We received good news and bad news. The bad news is they think it is cancerous, but the good, no GREAT news is they think it is a low grade cancer!
That means the survival rates are very high. I will be having surgery soon to remove the tumor and reconstruct the bone that has been destroyed or has to be removed.

I felt like I better explain so everyone has the real story. I am sick, yes it is serious, BUT I am well. I have received and continue to receive lots of support. I trust my doctors, and feel comfortable with what they have planned.
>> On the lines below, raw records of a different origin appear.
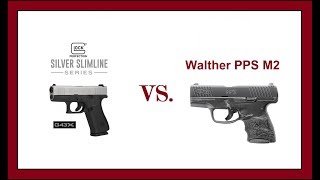 Glock 43x vs Walther PPS M2 Size Weight amp Shooting Comparison [upl. by Nunnery553]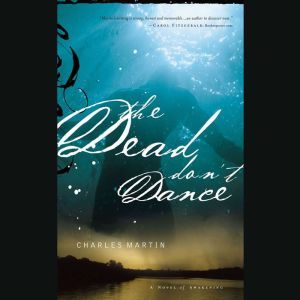 The Dead Dont Dance, Charles Martin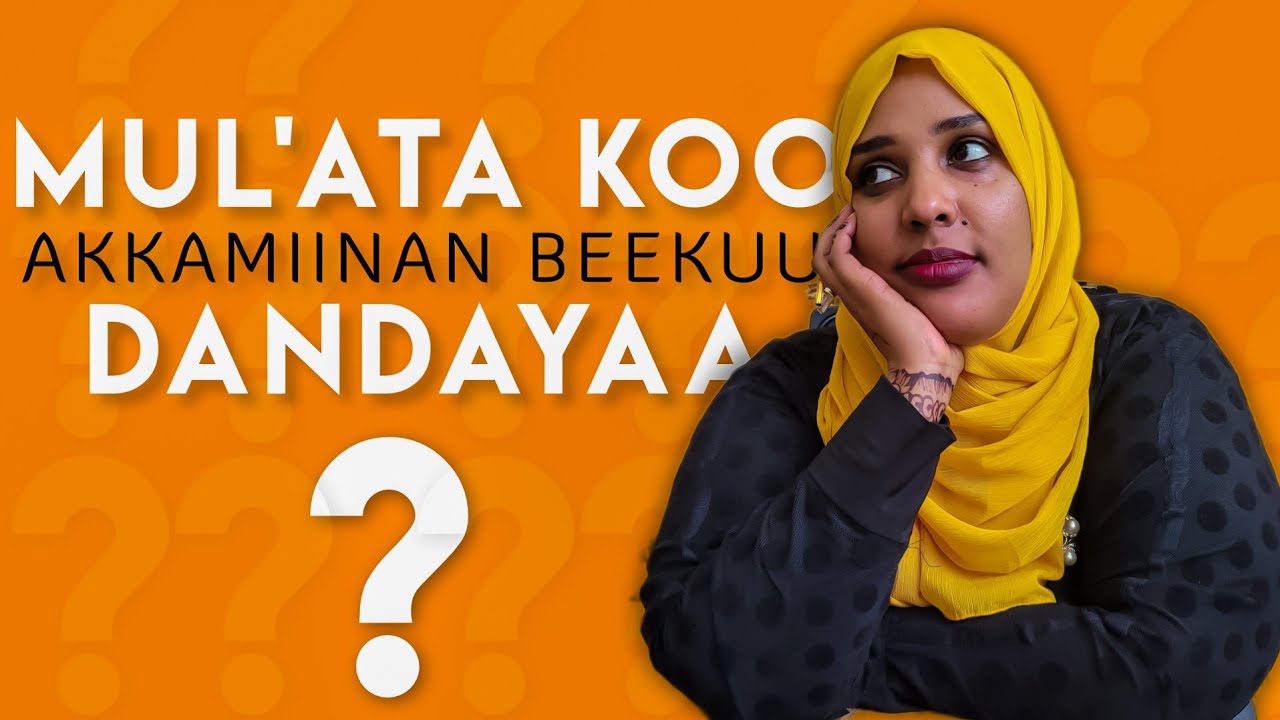 Mul'ata koo akkamiinan beekuu dandayaa ?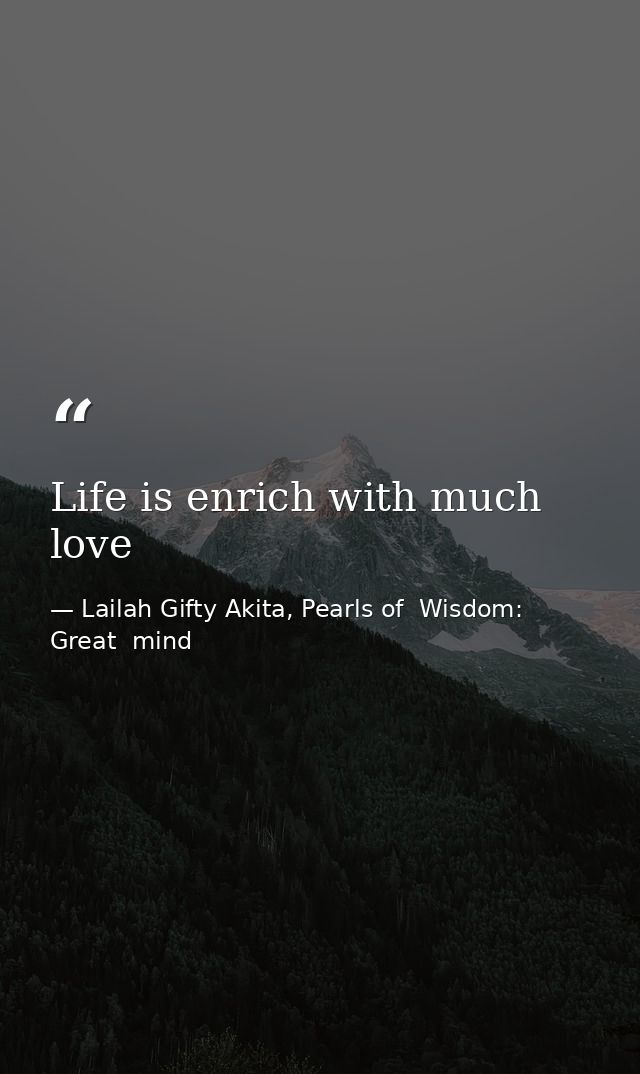 Life is enrich with much love — Lailah Gifty Akita, Pearls of  Wisdom: Great  mind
Most of all I have wonderful parents who have really stepped up to the plate to help with my four kids, and an amazing husband who has been a dad and a mom for the last a several months.
I do not particularly like sharing very personal things publicly, especially on FB. But I feel strongly that #1 I need to honest about what is going on and 
#2 I need to take every opportunity I have to share my testimony of Jesus Christ with others.
Cory and I have been through hard trials before, and I know we will get through this trial also. Sometimes life really sucks! I know I can't get through this on my own, but I know if I turn to the Savior, he will carry me through this. We live in an imperfect world, and have imperfect bodies. But I know I am still being blessed!

My goal is to share my journey and
acknowledge the blessing my family and I receive along the way.